I just had a massive issue with my ES prod cluster. I use an ES plugin for IntelliJ IDE that allows to see search result as a table, which can be ordered by clicking on the columns: it then add a sort parameter corresponding to the column.
Issue is, I missed clicked on the _id column (right next to the column I wanted to sort on), and sorting on it was not deactivated in the plugin.
I do know that sorting on _id is not recommanded, but I expected ES to just return me an error.
Instead of that, the whole cluster went down (the search was with a wildcard that matches indexes that are on my 6 nodes), progressively, node by node (only one survived).

I tried the same on my dev ES (just one node, in docker): it crashed too, but after restarting and doing the same test, I had a CircuitBreakingException, which is fine: java.util.concurrent.ExecutionException: CircuitBreakingException[[fielddata] Data too large, data for [_id] would be [5313833239/4.9gb], which is larger than the limit of [5085934387/4.7gb]]

Issue is, why my ES prod cluster went down for that? Shouldn't that have been caught and the same kind of exception returned? Is there a possible config issue with that?

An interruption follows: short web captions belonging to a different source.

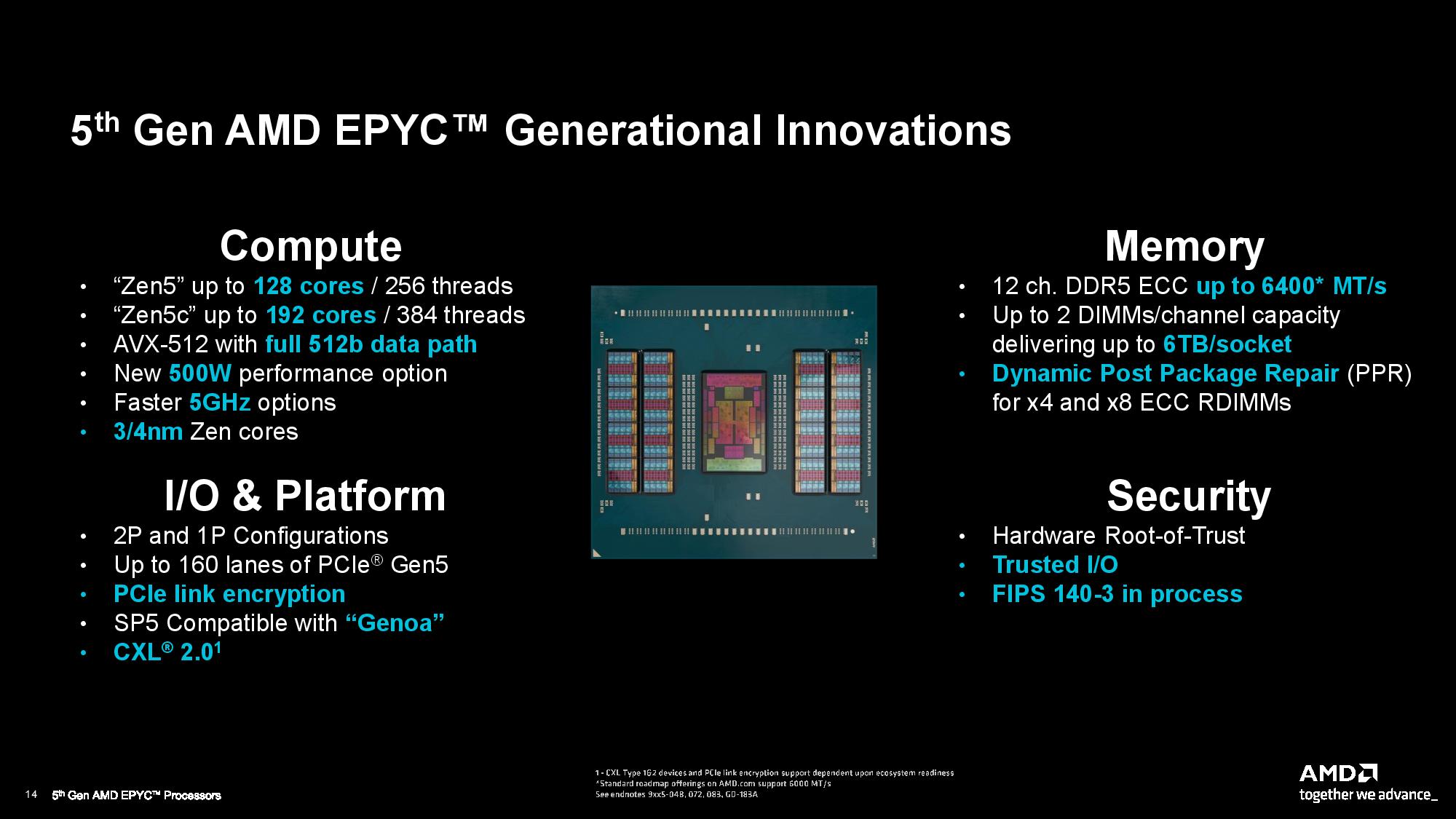 AMD EPYC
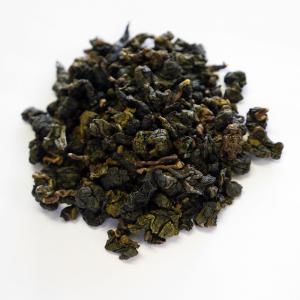 台湾茶 凍頂烏龍茶 100g｜一の縁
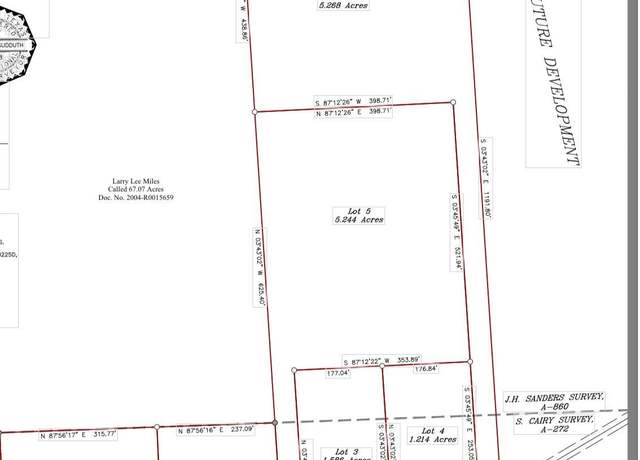 Property at 15637 County Road 436, Lindale, TX 75771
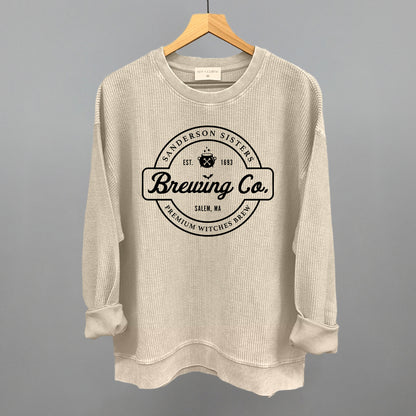 Sanderson Sisters Brewing Co.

I'm using ES 6.7. Here is the last log I had before one node crashed: [2021-02-16T14:18:07,063][INFO ][o.e.m.j.JvmGcMonitorService] [lwg-es-1] [gc][89 - Pastebin.com
Thanks for any help.

If you upgrade to 7.6+ you can disable loading fielddata on the _id field:

With that change, it would indeed return you an error instead of taking the whole cluster down.

1 Like

Hi,

Thanks for your answer, I'll do that.
But I thought that such heavy requests would get killed if the cluster or a node was about to go down...
Preventing the issue on the _id field is a fine workaround for my specific case, but knowing that the whole cluster can go down with a request as "basic" as this is kind of scary.
Isn't there anything we can do in the config to prevent such massive failure to happen?

Thanks.

Watertight protection against this sort of thing is basically impossible, but note that 6.7 was released almost 2 years ago and is already well past EOL. In the meantime we've added many more layers of protection against such harmful requests, such as the option I linked, so you will have a much better experience if you upgrade.

1 Like

Ok, I will do that soon then, thanks for your help!